Select each line below that contains the word "much", and copy those lines out.

════════

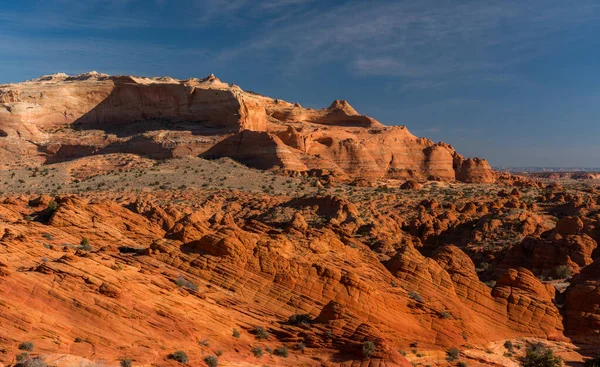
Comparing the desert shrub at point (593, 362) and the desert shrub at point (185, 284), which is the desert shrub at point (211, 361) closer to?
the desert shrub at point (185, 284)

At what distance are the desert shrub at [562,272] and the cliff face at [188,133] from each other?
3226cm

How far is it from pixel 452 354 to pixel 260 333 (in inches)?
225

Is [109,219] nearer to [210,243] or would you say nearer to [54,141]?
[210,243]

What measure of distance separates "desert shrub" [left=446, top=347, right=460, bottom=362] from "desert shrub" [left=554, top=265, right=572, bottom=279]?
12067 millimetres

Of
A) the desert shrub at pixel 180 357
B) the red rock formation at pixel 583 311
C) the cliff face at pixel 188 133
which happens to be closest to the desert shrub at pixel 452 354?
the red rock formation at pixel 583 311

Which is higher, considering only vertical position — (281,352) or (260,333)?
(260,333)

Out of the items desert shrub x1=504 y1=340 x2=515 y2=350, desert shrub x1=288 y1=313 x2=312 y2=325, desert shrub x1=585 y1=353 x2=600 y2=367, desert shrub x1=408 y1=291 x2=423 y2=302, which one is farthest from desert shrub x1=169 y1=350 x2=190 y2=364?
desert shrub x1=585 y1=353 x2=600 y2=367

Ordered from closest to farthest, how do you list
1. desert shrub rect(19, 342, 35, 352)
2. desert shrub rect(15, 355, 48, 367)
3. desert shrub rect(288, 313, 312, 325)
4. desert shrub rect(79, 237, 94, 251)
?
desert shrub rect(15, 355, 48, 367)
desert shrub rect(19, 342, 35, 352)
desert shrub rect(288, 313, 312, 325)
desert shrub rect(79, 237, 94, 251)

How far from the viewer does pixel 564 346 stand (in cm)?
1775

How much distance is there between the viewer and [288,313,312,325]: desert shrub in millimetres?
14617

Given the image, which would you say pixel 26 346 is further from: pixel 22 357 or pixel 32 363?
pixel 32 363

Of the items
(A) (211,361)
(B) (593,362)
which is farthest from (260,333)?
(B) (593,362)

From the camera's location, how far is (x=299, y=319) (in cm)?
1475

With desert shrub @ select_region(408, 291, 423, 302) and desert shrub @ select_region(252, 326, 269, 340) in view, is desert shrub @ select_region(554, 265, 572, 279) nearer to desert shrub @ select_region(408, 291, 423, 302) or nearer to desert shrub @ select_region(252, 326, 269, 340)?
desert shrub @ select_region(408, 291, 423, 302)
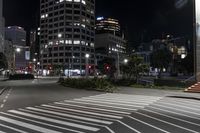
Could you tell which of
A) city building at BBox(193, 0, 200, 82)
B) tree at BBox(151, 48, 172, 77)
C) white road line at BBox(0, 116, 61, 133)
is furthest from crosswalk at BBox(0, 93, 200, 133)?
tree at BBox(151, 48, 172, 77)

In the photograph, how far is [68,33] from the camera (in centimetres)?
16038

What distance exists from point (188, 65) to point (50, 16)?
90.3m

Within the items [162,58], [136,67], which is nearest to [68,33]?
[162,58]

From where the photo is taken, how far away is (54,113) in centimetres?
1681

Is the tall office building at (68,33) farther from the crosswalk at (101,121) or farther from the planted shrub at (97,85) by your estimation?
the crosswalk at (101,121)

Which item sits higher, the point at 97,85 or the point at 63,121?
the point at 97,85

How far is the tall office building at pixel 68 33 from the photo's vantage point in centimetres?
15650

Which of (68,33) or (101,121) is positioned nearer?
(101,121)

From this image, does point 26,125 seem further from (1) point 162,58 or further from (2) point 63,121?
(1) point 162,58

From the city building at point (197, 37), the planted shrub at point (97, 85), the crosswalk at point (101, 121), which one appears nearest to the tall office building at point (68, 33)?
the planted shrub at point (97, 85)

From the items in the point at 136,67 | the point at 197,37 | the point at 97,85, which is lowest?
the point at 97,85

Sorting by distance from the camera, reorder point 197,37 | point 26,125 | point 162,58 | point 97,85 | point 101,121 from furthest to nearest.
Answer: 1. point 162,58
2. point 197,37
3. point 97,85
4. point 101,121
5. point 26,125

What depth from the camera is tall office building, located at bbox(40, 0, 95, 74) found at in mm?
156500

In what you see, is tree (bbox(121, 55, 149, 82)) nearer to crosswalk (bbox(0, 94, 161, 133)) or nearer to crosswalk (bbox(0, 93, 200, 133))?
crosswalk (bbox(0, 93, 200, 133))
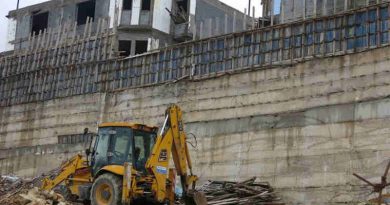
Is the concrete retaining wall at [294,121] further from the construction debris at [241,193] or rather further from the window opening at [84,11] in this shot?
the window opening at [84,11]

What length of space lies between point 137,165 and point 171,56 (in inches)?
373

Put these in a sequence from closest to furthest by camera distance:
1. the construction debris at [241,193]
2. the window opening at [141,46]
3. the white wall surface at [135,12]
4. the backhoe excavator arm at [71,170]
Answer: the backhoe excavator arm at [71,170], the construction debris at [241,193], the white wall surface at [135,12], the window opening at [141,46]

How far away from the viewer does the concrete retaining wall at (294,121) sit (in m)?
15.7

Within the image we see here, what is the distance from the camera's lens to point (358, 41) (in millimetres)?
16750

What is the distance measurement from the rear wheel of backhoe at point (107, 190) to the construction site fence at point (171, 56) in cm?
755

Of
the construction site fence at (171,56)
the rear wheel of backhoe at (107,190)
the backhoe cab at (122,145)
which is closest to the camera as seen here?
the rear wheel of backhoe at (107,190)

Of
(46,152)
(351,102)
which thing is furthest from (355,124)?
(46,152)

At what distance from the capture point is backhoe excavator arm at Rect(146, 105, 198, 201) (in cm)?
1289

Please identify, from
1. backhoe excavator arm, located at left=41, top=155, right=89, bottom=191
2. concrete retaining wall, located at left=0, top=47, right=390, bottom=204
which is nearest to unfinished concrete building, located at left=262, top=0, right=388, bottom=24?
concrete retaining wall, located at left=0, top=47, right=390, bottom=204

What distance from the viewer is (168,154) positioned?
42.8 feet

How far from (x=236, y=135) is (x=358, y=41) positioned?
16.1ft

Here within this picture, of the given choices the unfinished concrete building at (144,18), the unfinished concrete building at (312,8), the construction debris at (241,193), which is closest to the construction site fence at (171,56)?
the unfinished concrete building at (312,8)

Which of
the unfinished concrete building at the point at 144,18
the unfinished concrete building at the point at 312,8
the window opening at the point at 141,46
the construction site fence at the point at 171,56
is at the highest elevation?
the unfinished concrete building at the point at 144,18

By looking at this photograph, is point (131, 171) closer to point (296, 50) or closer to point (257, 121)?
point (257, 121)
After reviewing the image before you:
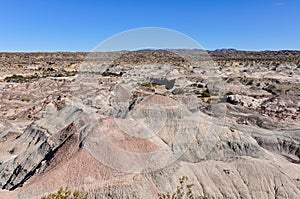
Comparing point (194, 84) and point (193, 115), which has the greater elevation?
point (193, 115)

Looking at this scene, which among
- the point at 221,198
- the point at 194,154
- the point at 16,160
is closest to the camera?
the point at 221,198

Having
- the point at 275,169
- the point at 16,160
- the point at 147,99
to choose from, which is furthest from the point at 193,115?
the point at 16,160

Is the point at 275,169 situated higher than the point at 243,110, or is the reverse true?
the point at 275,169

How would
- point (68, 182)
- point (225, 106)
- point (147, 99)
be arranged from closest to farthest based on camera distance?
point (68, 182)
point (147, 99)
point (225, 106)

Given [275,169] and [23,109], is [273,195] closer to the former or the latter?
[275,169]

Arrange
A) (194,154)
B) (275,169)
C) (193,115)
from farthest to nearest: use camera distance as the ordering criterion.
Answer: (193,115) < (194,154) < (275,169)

════════

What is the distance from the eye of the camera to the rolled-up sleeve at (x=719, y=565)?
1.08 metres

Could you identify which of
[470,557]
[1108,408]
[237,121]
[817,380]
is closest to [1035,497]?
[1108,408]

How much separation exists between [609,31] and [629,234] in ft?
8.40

════════

Response to the exercise =>
How much distance is there between the viewer and [288,313,312,325]: desert shrub in millimetres?
How much separation exists between [609,31] and [629,234] in ft?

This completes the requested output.